Uccia si corresse mentalmente: era una maniaca, ma appostata di fianco alla casa delle sue vittime.

- Allora sai cosa fai? La pianti di stressare e oggi pomeriggio come se niente fosse vai da loro fingendo di essere una amichevole vicina e non una malata perversa, e con la scusa mi lasci la casa per qualche ora.

- E perché ti serve la casa per qualche ora? – fece Serena sospettosa.

- Dovrebbe venire il tizio di ieri, sempre che non se ne sia dimenticato o mi prendesse per il culo. E se ti ho attorno in questo stato non riuscirò mai a disegnare decentemente.

- Dì la verità: non ce lo vuoi presentare!

Uccia alzò un sopracciglio. - È per il suo bene, non per altro…

                Alle 2 circa, i nervi di Uccia cedettero definitivamente e lasciò che Serena andasse a invadere il campo ai ragazzi. Una ventina di minuti più tardi uscì in cerca del ragazzo dagli occhi azzurri. Decise che l’avrebbe aspettato davanti al bar, e alle due e 31 esatte lo vide sbucare da un vicolo dall’altra parte della strada.

- Occhi-azzurri! – urlò per attirare la sua attenzione. Più di una persona si voltò a guardarla contrariata, ma il ragazzo non l’aveva sentita. – Occhi-azzurri! – ripeté saltellando sul posto e agitando un braccio in aria. Finalmente, lui girò la testa e si accorse di lei. Sorrise e la salutò con la mano, aspettando accanto alle strisce pedonali che scattasse il verde.

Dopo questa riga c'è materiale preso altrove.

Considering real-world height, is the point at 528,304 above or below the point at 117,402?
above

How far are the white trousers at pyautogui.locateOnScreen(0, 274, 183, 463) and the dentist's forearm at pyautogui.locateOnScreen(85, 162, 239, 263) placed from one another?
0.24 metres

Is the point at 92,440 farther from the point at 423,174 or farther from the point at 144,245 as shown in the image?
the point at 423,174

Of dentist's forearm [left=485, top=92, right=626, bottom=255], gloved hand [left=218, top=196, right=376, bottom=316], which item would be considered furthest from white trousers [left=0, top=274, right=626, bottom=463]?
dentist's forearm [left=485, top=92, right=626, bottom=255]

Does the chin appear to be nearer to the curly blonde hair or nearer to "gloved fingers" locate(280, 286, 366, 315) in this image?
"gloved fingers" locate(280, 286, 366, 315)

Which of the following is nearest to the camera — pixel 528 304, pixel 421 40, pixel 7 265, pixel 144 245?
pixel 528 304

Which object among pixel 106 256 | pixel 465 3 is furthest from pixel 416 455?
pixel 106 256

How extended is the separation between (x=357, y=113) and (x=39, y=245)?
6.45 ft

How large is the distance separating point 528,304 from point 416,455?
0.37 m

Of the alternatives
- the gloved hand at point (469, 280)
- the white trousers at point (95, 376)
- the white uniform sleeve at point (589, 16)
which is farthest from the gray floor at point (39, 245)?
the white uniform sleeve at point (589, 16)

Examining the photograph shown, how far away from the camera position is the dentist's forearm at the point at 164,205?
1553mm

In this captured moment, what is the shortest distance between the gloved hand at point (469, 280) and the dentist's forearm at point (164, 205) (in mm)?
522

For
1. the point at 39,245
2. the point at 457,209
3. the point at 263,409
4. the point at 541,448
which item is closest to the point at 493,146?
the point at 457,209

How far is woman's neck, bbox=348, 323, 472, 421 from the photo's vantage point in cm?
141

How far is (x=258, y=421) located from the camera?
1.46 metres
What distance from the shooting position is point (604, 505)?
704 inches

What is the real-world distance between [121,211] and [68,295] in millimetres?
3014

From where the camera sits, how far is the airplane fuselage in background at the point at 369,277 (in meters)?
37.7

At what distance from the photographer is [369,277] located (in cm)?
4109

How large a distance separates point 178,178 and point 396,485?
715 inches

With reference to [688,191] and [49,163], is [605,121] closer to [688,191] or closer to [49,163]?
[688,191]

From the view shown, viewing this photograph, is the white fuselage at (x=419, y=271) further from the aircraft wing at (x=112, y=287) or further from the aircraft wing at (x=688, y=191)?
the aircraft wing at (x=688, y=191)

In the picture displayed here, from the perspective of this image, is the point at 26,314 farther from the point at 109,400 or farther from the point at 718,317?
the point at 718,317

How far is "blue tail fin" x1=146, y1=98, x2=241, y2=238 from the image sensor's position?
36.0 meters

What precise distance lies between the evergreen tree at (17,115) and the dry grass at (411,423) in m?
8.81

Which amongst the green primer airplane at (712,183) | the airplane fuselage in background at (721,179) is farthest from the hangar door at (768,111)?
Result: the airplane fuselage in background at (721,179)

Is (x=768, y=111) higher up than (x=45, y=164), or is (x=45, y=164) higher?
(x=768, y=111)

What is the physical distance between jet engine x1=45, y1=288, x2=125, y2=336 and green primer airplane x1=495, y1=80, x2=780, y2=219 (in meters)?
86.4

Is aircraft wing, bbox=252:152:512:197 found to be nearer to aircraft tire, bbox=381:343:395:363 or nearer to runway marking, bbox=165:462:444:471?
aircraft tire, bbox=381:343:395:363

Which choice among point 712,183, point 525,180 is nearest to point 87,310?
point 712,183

- Guarda che ci sarei venuto comunque da questa parte! – disse quando riuscì a raggiungerla.

- Volevo evitare che non mi vedessi e te ne andassi a prendere un caffè. – rispose Uccia – Dai vieni, abito di là.

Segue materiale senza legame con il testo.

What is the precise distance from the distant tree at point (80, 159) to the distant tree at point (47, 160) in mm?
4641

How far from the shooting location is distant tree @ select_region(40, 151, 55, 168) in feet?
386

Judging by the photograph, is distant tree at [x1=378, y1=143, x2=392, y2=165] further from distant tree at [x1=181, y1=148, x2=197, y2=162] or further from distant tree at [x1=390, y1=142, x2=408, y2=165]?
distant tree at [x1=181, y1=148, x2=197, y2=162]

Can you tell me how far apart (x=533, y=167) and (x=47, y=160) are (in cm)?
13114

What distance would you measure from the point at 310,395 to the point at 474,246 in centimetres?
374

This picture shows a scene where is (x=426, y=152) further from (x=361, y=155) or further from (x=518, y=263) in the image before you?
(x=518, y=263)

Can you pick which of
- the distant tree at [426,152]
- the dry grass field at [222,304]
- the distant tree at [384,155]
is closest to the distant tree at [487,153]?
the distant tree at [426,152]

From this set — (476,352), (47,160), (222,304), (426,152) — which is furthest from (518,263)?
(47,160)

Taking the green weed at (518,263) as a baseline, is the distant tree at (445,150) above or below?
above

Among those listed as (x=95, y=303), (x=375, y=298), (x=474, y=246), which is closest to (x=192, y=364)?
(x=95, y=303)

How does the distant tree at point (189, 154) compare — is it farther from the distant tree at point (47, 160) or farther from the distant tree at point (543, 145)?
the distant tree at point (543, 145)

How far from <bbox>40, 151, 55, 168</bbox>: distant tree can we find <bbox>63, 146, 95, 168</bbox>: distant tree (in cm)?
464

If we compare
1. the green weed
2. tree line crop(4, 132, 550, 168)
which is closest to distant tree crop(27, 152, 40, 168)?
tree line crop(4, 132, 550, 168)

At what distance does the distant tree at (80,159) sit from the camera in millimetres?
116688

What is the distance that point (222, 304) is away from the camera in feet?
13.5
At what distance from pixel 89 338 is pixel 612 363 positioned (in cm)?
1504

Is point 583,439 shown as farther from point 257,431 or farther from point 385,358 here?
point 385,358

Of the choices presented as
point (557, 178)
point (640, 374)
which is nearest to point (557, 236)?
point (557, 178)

S’incamminò con il ragazzo che le trotterellava dietro fischiettando.

- Sei brava a disegnare, vero? – chiese di punto in bianco – Perché sarebbe un vero peccato rovinarmi!

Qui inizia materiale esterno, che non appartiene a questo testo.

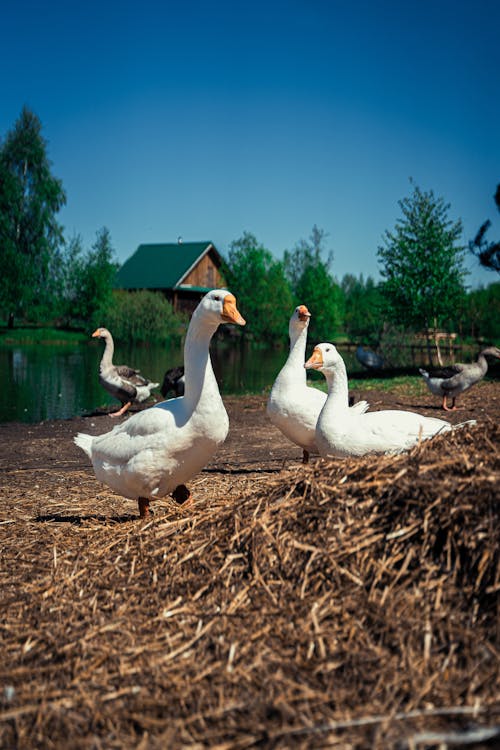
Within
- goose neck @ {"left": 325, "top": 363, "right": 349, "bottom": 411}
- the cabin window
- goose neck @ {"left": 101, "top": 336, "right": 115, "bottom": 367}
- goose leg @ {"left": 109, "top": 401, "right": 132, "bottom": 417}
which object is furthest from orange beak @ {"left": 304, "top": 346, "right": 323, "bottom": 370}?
Result: the cabin window

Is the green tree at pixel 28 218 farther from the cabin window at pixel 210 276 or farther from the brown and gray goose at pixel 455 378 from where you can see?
the brown and gray goose at pixel 455 378

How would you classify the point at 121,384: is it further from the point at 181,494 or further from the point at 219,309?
the point at 219,309

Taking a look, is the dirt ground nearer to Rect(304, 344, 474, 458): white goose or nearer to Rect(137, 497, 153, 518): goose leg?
Rect(137, 497, 153, 518): goose leg

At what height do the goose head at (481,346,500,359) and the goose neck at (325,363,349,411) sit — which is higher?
the goose head at (481,346,500,359)

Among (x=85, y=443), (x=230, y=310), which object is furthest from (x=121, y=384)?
(x=230, y=310)

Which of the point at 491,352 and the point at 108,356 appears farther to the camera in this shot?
the point at 108,356

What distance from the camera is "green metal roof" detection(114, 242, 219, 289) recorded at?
2240 inches

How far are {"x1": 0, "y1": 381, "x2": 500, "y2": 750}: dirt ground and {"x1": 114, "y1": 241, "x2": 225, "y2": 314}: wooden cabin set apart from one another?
51949mm

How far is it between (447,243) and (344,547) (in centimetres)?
2406

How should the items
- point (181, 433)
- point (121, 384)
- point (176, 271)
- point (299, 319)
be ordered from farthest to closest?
point (176, 271) → point (121, 384) → point (299, 319) → point (181, 433)

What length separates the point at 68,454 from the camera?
912 cm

Lei gli rivolse un’occhiata che avrebbe potuto cuocere un uovo. – Lo vedrai. – fece una pausa – Comunque, te lo dico subito, non posso permettermi di pagarti.

Lui si strinse nelle spalle. – Tranquilla, non mi aspettavo che lo facessi. Sono qui perché non ho di meglio da fare, non perché speravo di guadagnarci qualcosa.

- Bene.

- Tra l’altro, come ti chiami?

- Lisa. Chiamami Uccia.

- Uccia?

Lei alzò gli occhi al cielo davanti alla sua espressione stupita, la stessa che assumeva chiunque quando sentiva il suo soprannome per la prima volta.

- , Uccia.

- Io sono…

- Occhi-azzurri.

- No, mi chiamo...

- Preferisco occhi-azzurri.

- Perché “occhi-azzurri”?

- Prova a guardarti allo specchio, dovresti arrivarci. Ci siamo. – infilò la chiave nella toppa e spinse il portone – Terzo piano. Ed è inutile che cerchi l’ascensore, non c’è. – disse, e si lanciò su per le scale. Per quanto fosse ginnica come un bradipo con l’artrite, quando si trattava di rientrare in casa diventava una centometrista.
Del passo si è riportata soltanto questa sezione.